_Cel 1:_
Czy poniższe zdania zgadzają się z recenzją? Przy każdym odpowiedz „tak” lub „nie” i przytocz dosłownie słowa recenzji, które o tym rozstrzygają.
(a) Bohaterka filmu szuka miłości w internecie.
(b) Bohaterowie wspólnie pracują przy filmie dokumentalnym.
(c) Zdaniem recenzji film jest źle wyreżyserowany.
_Cel 2:_
Przepisz dokładnie fragment recenzji: zacznij od słów „Dobra, polska komedia”, a skończ po słowach „tym gatunku filmowym?”.

_Tekst źródłowy:_
Dobra, polska komedia romantyczna – czy to czasem nie jest oksymoron? Okazuje się, że nie. Planeta Singli to jedna z lepszych rzeczy, które powstały ostatnimi czasy w polskim kinie. Jest naprawdę śmiesznie i niezwykle romantycznie. A najważniejsze, że produkcja jest zarówno dobrze napisana, jak i nieźle wyreżyserowana. Czyżby szło ku lepszemu w tym gatunku filmowym?
Oglądając perypetie Ani i Tomka z
Planety Singli, można odnieść wrażenie, że gdzieś już to widzieliśmy. Skądś my to znamy – ona, nieśmiała romantyczka, poszukuje miłości w internecie. On – szarmancki i arogancki – romantyzm ma w głębokim poważaniu. Pozornie nic ich nie łączy, jednak postanawiają rozpocząć współpracę przy realizacji telewizyjnego reality show wyśmiewającego wady związków między kobietami a mężczyznami. Jak łatwo się domyśleć na początku między nimi iskrzy. Z czasem jednak atmosfera się uspokaja. Tomek przestaje być arogancki, a Ania nieśmiała. Co dzieje się później? A jak myślicie?

_Dane wejściowe:_
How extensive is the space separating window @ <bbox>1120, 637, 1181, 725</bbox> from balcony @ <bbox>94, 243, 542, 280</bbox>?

_Odpowiedź 1:_
(a) Tak: „ona, nieśmiała romantyczka, poszukuje miłości w internecie”.
(b) Nie: „postanawiają rozpocząć współpracę przy realizacji telewizyjnego reality show”.
(c) Nie: „produkcja jest zarówno dobrze napisana, jak i nieźle wyreżyserowana”.

_Odpowiedź 2:_
Dobra, polska komedia romantyczna – czy to czasem nie jest oksymoron? Okazuje się, że nie. Planeta Singli to jedna z lepszych rzeczy, które powstały ostatnimi czasy w polskim kinie. Jest naprawdę śmiesznie i niezwykle romantycznie. A najważniejsze, że produkcja jest zarówno dobrze napisana, jak i nieźle wyreżyserowana. Czyżby szło ku lepszemu w tym gatunku filmowym?